The problem: Exactly the lines below, starting with the one containing "4 Kilimanjaro" and going on through the one containing "Diputados debate el", must be reproduced, both ends included, and no pictures with them.

======== Dataset records

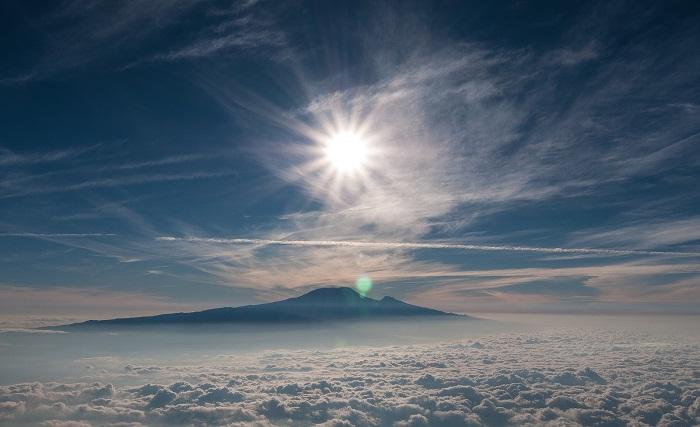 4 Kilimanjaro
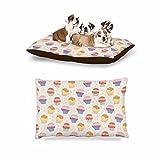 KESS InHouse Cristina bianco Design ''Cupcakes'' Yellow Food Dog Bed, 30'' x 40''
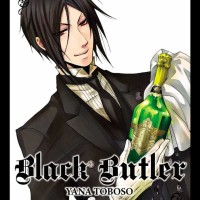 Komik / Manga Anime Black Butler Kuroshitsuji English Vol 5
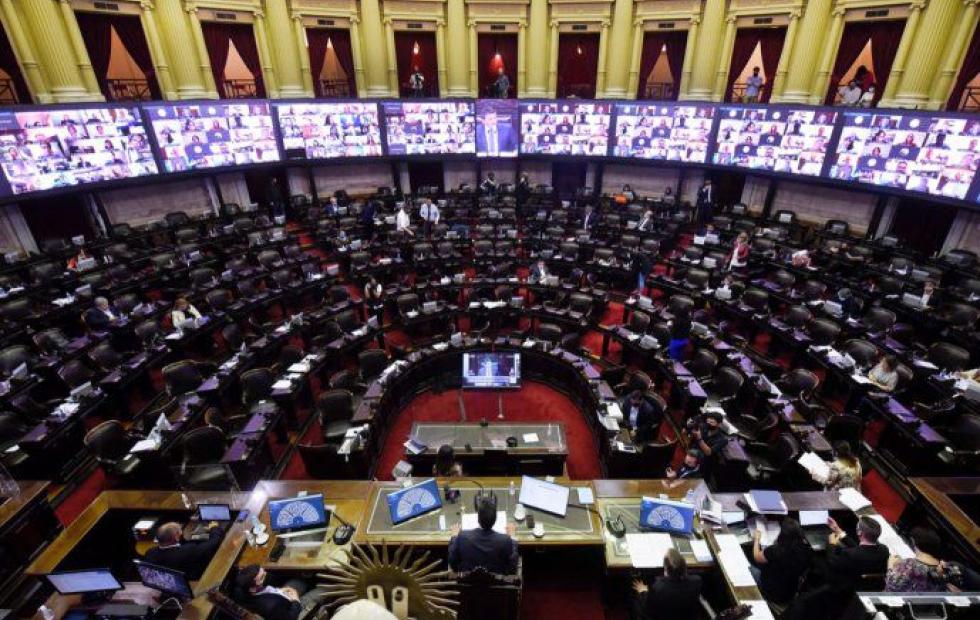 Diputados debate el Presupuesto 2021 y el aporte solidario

================
======== Dataset records

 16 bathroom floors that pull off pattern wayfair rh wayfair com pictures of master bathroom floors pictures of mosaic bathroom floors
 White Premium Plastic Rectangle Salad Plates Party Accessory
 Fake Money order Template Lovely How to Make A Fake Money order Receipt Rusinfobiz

================
======== Dataset records

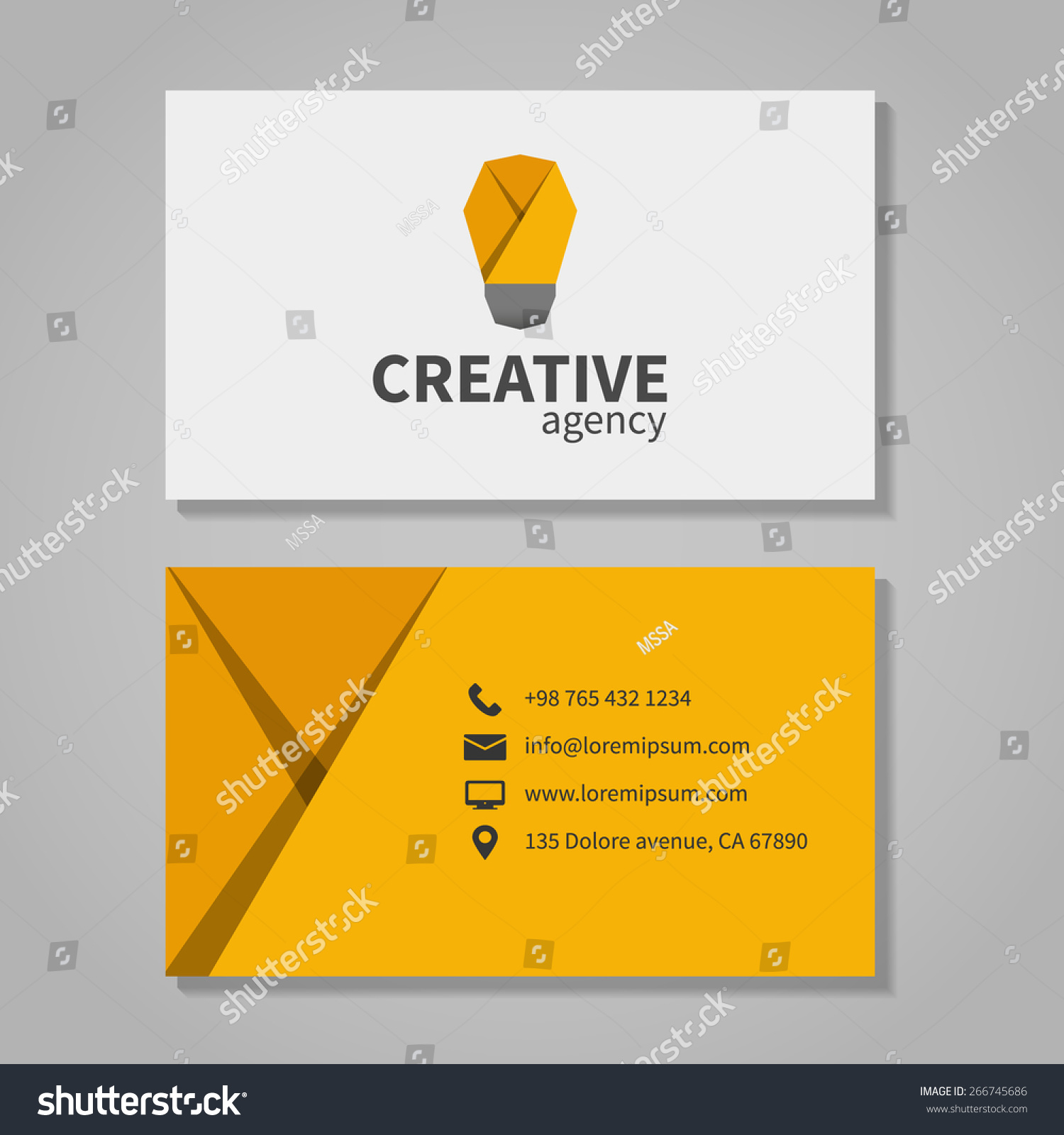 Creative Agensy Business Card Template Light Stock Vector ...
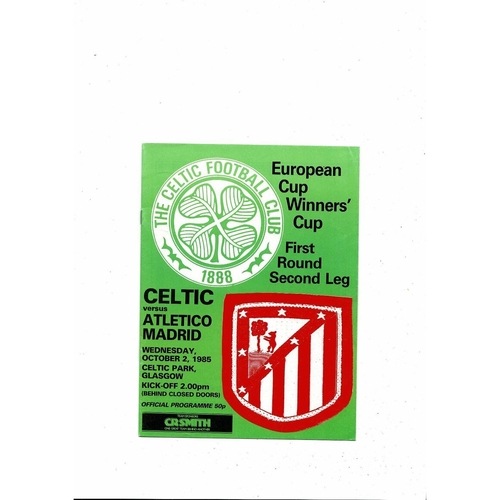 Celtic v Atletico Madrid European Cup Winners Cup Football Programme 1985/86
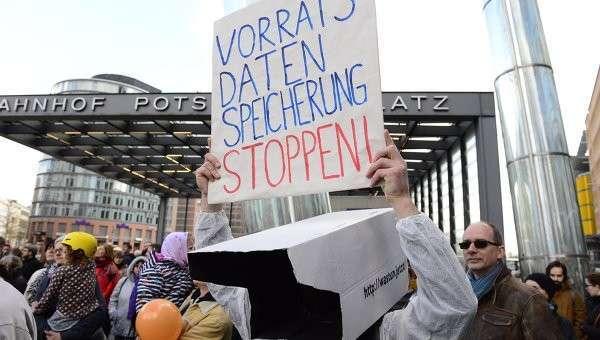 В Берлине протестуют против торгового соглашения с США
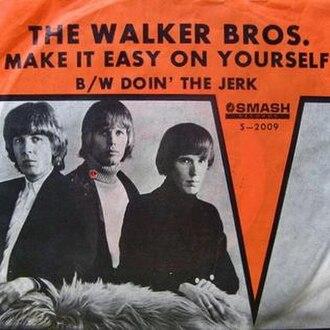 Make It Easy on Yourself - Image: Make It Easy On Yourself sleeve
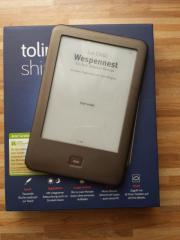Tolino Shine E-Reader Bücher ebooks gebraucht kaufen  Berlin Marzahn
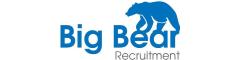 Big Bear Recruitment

================

Exercise answer:
 4 Kilimanjaro
 KESS InHouse Cristina bianco Design ''Cupcakes'' Yellow Food Dog Bed, 30'' x 40''
 Komik / Manga Anime Black Butler Kuroshitsuji English Vol 5
 Diputados debate el Presupuesto 2021 y el aporte solidario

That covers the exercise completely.